The intervals2d.idx file structure:

• Header (40 bytes):

  • Magic: "MISHAI2D" (8 bytes)
  • Version: uint32_t (4 bytes)
  • Number of entries: uint32_t (4 bytes)
  • Flags: uint64_t (8 bytes)
  • CRC64-ECMA checksum: uint64_t (8 bytes)
  • Reserved: uint64_t (8 bytes)

• Entries (28 bytes per pair):

  • Chromosome 1 ID: uint32_t (4 bytes)
  • Chromosome 2 ID: uint32_t (4 bytes)
  • Offset: uint64_t (8 bytes)
  • Length: uint64_t (8 bytes)
  • Reserved: uint32_t (4 bytes)

Note

Only non-empty chromosome pairs are stored in the 2D index, avoiding O(N^2) space overhead.

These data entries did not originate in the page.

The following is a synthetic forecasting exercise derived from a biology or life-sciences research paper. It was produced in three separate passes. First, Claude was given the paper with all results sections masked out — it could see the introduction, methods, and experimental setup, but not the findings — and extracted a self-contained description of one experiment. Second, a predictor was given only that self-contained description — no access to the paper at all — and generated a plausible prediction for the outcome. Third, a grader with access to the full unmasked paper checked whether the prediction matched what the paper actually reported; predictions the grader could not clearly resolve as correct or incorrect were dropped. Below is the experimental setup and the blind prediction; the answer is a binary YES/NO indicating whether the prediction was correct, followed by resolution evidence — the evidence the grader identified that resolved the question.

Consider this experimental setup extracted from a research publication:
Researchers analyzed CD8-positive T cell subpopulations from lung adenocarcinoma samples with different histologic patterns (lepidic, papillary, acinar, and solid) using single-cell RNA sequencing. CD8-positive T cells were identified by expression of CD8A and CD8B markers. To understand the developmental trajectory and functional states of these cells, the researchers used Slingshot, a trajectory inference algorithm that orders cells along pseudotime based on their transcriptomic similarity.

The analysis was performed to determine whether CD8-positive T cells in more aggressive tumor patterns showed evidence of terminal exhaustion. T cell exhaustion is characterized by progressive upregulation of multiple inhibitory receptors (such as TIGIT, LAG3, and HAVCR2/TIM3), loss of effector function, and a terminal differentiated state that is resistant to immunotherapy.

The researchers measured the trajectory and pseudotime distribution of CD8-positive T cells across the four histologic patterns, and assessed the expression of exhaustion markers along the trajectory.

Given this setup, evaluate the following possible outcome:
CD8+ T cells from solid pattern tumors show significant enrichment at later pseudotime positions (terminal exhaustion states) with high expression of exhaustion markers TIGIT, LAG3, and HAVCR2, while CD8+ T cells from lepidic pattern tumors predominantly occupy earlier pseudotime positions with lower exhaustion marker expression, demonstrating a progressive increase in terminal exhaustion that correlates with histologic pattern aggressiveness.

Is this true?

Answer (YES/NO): NO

Converting to Indexed Format:

# Convert 1D interval set to indexed format
pm.gintervals_convert_to_indexed("my_intervals")

# Convert 2D interval set to indexed format
pm.gintervals_2d_convert_to_indexed("my_2d_intervals")

# Convert and remove old per-chromosome files
pm.gintervals_convert_to_indexed("my_intervals", remove_old=True)

All multi-byte integers are stored in little-endian byte order. The indexed format is fully backward compatible with all PyMisha functions.

Tracks

A Track is a data structure that binds numeric data (floating-point values) to a genomic space (a set of genomic intervals). Track data is typically accessed through track expressions, which are widely used by various functions in the package.

Two fundamental types of tracks exist: 1D and 2D.

1D Track

A 1D track (one-dimensional track) maps numeric values V_0, ..., V_n to non-overlapping 1D intervals. PyMisha supports two formats of 1D tracks: Dense (also called Fixed Bin) and Sparse.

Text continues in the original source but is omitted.